Task material:
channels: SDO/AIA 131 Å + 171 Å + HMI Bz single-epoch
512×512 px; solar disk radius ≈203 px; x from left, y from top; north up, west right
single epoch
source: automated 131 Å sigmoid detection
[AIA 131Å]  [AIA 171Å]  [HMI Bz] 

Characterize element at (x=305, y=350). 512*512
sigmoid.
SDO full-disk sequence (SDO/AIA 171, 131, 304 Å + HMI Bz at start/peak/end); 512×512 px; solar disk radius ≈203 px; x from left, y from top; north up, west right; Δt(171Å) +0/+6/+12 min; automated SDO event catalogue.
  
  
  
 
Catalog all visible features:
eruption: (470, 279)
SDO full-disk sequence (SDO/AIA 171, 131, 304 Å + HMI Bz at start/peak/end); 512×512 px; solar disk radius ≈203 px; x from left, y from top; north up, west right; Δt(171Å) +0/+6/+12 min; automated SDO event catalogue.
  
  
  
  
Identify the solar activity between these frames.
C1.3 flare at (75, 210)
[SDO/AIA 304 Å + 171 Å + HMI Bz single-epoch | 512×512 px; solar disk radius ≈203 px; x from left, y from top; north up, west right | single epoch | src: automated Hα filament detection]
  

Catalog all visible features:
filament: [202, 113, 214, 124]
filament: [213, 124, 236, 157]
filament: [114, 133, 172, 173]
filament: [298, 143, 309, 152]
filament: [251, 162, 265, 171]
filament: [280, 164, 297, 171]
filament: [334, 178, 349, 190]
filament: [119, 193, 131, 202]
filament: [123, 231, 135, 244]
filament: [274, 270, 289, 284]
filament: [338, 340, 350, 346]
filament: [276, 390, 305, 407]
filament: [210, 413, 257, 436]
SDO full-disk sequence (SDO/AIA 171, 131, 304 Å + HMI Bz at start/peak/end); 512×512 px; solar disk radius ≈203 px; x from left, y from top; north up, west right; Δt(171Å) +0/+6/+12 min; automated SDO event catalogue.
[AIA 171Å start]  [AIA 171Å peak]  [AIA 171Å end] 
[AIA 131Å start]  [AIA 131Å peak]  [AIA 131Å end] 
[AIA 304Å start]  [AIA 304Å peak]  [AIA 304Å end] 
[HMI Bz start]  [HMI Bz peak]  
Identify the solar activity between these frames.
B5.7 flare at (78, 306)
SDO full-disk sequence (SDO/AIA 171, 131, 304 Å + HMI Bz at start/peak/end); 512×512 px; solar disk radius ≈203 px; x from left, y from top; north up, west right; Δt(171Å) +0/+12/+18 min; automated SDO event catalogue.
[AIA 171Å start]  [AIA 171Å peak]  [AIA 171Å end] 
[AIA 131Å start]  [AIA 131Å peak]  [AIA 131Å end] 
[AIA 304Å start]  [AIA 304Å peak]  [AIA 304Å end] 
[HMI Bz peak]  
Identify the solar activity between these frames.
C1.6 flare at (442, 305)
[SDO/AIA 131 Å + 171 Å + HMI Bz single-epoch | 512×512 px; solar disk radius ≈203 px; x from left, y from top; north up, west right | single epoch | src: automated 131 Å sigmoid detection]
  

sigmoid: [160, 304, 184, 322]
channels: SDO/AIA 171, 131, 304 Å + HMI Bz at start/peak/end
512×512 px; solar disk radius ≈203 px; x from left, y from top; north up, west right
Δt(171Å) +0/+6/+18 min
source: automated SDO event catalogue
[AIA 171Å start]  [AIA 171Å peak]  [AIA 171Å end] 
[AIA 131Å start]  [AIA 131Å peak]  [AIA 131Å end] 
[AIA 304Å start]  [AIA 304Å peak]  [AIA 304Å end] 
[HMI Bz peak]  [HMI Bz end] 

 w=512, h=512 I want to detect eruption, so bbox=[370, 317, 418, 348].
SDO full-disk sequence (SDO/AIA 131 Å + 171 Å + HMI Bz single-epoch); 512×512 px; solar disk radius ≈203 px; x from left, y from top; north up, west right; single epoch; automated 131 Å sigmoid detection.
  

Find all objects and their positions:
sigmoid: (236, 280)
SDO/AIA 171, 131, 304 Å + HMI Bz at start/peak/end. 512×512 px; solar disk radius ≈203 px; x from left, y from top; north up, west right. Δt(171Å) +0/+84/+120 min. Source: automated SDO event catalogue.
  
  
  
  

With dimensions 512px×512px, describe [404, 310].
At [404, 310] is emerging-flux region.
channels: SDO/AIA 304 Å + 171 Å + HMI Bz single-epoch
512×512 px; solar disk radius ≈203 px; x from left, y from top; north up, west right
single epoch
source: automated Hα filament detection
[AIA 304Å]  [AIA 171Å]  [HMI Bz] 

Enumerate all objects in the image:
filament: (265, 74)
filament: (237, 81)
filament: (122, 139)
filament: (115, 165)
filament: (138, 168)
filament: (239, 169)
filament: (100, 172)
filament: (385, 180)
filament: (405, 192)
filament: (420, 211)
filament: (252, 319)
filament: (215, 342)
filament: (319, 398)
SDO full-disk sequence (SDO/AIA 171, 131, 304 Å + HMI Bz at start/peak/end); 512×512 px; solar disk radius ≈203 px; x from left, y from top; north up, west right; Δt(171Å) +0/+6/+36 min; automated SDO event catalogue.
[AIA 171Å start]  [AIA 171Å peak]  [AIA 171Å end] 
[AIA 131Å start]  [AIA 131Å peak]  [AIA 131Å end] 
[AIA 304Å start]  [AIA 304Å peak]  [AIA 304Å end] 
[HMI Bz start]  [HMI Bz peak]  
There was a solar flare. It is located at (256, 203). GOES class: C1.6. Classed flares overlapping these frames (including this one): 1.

What the exercise asks: Transcribe the entries exactly, and make each line match the original.

Result of the task:
channels: SDO/AIA 131 Å + 171 Å + HMI Bz single-epoch
512×512 px; solar disk radius ≈203 px; x from left, y from top; north up, west right
single epoch
source: automated 131 Å sigmoid detection
[AIA 131Å]  [AIA 171Å]  [HMI Bz] 

Characterize element at (x=305, y=350). 512*512
sigmoid.
SDO full-disk sequence (SDO/AIA 171, 131, 304 Å + HMI Bz at start/peak/end); 512×512 px; solar disk radius ≈203 px; x from left, y from top; north up, west right; Δt(171Å) +0/+6/+12 min; automated SDO event catalogue.
  
  
  
 
Catalog all visible features:
eruption: (470, 279)
SDO full-disk sequence (SDO/AIA 171, 131, 304 Å + HMI Bz at start/peak/end); 512×512 px; solar disk radius ≈203 px; x from left, y from top; north up, west right; Δt(171Å) +0/+6/+12 min; automated SDO event catalogue.
  
  
  
  
Identify the solar activity between these frames.
C1.3 flare at (75, 210)
[SDO/AIA 304 Å + 171 Å + HMI Bz single-epoch | 512×512 px; solar disk radius ≈203 px; x from left, y from top; north up, west right | single epoch | src: automated Hα filament detection]
  

Catalog all visible features:
filament: [202, 113, 214, 124]
filament: [213, 124, 236, 157]
filament: [114, 133, 172, 173]
filament: [298, 143, 309, 152]
filament: [251, 162, 265, 171]
filament: [280, 164, 297, 171]
filament: [334, 178, 349, 190]
filament: [119, 193, 131, 202]
filament: [123, 231, 135, 244]
filament: [274, 270, 289, 284]
filament: [338, 340, 350, 346]
filament: [276, 390, 305, 407]
filament: [210, 413, 257, 436]
SDO full-disk sequence (SDO/AIA 171, 131, 304 Å + HMI Bz at start/peak/end); 512×512 px; solar disk radius ≈203 px; x from left, y from top; north up, west right; Δt(171Å) +0/+6/+12 min; automated SDO event catalogue.
[AIA 171Å start]  [AIA 171Å peak]  [AIA 171Å end] 
[AIA 131Å start]  [AIA 131Å peak]  [AIA 131Å end] 
[AIA 304Å start]  [AIA 304Å peak]  [AIA 304Å end] 
[HMI Bz start]  [HMI Bz peak]  
Identify the solar activity between these frames.
B5.7 flare at (78, 306)
SDO full-disk sequence (SDO/AIA 171, 131, 304 Å + HMI Bz at start/peak/end); 512×512 px; solar disk radius ≈203 px; x from left, y from top; north up, west right; Δt(171Å) +0/+12/+18 min; automated SDO event catalogue.
[AIA 171Å start]  [AIA 171Å peak]  [AIA 171Å end] 
[AIA 131Å start]  [AIA 131Å peak]  [AIA 131Å end] 
[AIA 304Å start]  [AIA 304Å peak]  [AIA 304Å end] 
[HMI Bz peak]  
Identify the solar activity between these frames.
C1.6 flare at (442, 305)
[SDO/AIA 131 Å + 171 Å + HMI Bz single-epoch | 512×512 px; solar disk radius ≈203 px; x from left, y from top; north up, west right | single epoch | src: automated 131 Å sigmoid detection]
  

sigmoid: [160, 304, 184, 322]
channels: SDO/AIA 171, 131, 304 Å + HMI Bz at start/peak/end
512×512 px; solar disk radius ≈203 px; x from left, y from top; north up, west right
Δt(171Å) +0/+6/+18 min
source: automated SDO event catalogue
[AIA 171Å start]  [AIA 171Å peak]  [AIA 171Å end] 
[AIA 131Å start]  [AIA 131Å peak]  [AIA 131Å end] 
[AIA 304Å start]  [AIA 304Å peak]  [AIA 304Å end] 
[HMI Bz peak]  [HMI Bz end] 

 w=512, h=512 I want to detect eruption, so bbox=[370, 317, 418, 348].
SDO full-disk sequence (SDO/AIA 131 Å + 171 Å + HMI Bz single-epoch); 512×512 px; solar disk radius ≈203 px; x from left, y from top; north up, west right; single epoch; automated 131 Å sigmoid detection.
  

Find all objects and their positions:
sigmoid: (236, 280)
SDO/AIA 171, 131, 304 Å + HMI Bz at start/peak/end. 512×512 px; solar disk radius ≈203 px; x from left, y from top; north up, west right. Δt(171Å) +0/+84/+120 min. Source: automated SDO event catalogue.
  
  
  
  

With dimensions 512px×512px, describe [404, 310].
At [404, 310] is emerging-flux region.
channels: SDO/AIA 304 Å + 171 Å + HMI Bz single-epoch
512×512 px; solar disk radius ≈203 px; x from left, y from top; north up, west right
single epoch
source: automated Hα filament detection
[AIA 304Å]  [AIA 171Å]  [HMI Bz] 

Enumerate all objects in the image:
filament: (265, 74)
filament: (237, 81)
filament: (122, 139)
filament: (115, 165)
filament: (138, 168)
filament: (239, 169)
filament: (100, 172)
filament: (385, 180)
filament: (405, 192)
filament: (420, 211)
filament: (252, 319)
filament: (215, 342)
filament: (319, 398)
SDO full-disk sequence (SDO/AIA 171, 131, 304 Å + HMI Bz at start/peak/end); 512×512 px; solar disk radius ≈203 px; x from left, y from top; north up, west right; Δt(171Å) +0/+6/+36 min; automated SDO event catalogue.
[AIA 171Å start]  [AIA 171Å peak]  [AIA 171Å end] 
[AIA 131Å start]  [AIA 131Å peak]  [AIA 131Å end] 
[AIA 304Å start]  [AIA 304Å peak]  [AIA 304Å end] 
[HMI Bz start]  [HMI Bz peak]  
There was a solar flare. It is located at (256, 203). GOES class: C1.6. Classed flares overlapping these frames (including this one): 1.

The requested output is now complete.